By Rep. Barry Loudermilk (GA-11) 
Op-ed run exclusively in Blaze Media

Journalist Steve Baker was arrested by the FBI on March 1. He was placed in handcuffs and leg irons and transported by armed agents to be arraigned on charges the Justice Department refused to disclose until he turned himself in and presented himself in court.

The extraordinary circumstances and security surrounding Baker’s arrest, as it turned out, pertained to four federal misdemeanors stemming from the events at the U.S. Capitol on January 6, 2021. Baker was on the scene as a journalist, though without a press pass.

Images of reporters being arrested, handcuffed, and imprisoned by governments for their reporting should evoke thoughts of totalitarian regimes such as the Soviet Union and communist China. But now we are witnessing this scene in the United States of America, and it seems that most of the mainstream media are complacent.

The media haven’t ignored Baker’s arrest completely. Some media outlets have eagerly reported it, with some nearly praising the Justice Department for pressing charges. Incredibly, only a few reporters have expressed outrage — or even any level of concern — over the government’s blatant assault on the freedom of the press.

In other recent and past cases, the corporate media’s reaction was quite different. Righteous outrage poured out — and continues — over the arrest and imprisonment of American reporter Evan Gershkovich in Russia. In 2018, that same justifiable outrage followed the murder of Jamal Khashoggi, a Saudi dissident journalist and contributor to the Washington Post who was brutally murdered in Turkey because of his reporting.

Reporters Without Borders published a report in 2021 detailing the number of journalists being persecuted worldwide, finding a 20% increase year over year. “This exceptional surge in arbitrary detention,” the group concluded, “is mostly attributable to three countries whose governments are indifferent to their citizens’ yearning for democracy.” Emphasis added.

For nearly 250 years, America has been a safe haven for journalists fleeing authoritarian regimes around the globe. Freedom of the press was considered by our founders to be one of our greatest weapons against tyranny. James Madison said a free press is “one of the great bulwarks of liberty.” Alexander Hamilton even argued in Federalist 84 that there was no need to include freedom of the press in the Constitution because the federal government had no power to regulate it. 

In 1931, the Supreme Court upheld the freedom of the press in Near v. Minnesota, confirming that the First Amendment includes even speech the public may find despicable. Again, in 1971 the high court upheld the freedom of the press in New York Times Co. v. United States, siding with the newspaper’s right to publish leaked government documents.

▶ **Information provided**:
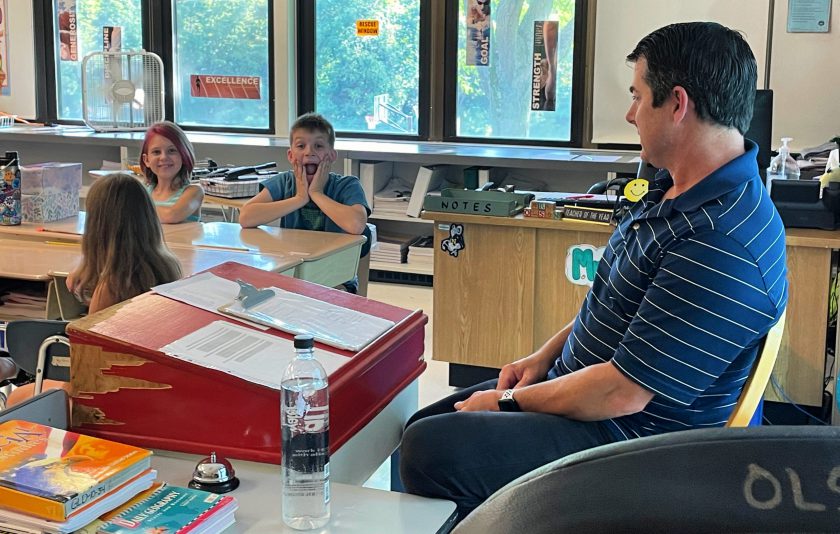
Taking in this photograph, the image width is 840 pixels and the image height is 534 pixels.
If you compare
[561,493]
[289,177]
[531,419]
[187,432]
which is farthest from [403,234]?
[561,493]

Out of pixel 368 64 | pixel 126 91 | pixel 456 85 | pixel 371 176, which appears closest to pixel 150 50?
pixel 126 91

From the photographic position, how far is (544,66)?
18.1 feet

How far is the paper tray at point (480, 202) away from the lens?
11.5 ft

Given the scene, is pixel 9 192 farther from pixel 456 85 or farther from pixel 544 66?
pixel 544 66

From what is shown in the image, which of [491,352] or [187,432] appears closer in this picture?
[187,432]

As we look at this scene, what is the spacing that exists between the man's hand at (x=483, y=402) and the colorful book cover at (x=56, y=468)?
0.83 metres

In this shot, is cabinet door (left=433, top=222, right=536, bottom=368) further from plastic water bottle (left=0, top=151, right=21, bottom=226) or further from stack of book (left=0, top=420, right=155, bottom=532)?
stack of book (left=0, top=420, right=155, bottom=532)

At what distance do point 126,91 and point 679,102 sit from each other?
5.18 meters

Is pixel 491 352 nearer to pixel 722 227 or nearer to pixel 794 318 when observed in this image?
pixel 794 318

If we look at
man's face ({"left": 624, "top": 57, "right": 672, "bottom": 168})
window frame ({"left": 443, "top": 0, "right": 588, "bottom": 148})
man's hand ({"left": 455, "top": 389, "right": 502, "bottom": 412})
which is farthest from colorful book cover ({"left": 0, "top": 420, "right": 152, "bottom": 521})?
window frame ({"left": 443, "top": 0, "right": 588, "bottom": 148})

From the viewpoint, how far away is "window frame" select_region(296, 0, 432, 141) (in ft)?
18.8

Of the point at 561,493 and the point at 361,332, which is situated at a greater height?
the point at 561,493

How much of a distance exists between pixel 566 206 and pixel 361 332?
208cm

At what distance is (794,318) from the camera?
10.4 feet
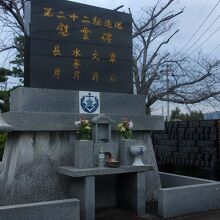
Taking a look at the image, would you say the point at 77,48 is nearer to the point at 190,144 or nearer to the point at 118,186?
the point at 118,186

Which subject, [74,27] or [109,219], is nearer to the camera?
[109,219]

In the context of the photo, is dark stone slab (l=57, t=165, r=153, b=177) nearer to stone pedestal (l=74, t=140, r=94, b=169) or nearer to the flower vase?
stone pedestal (l=74, t=140, r=94, b=169)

▶ **The task**: In the op-ed on Steve Baker's arrest, which 1931 Supreme Court case upheld freedom of the press?

▶ **Result of this exercise**: Near v. Minnesota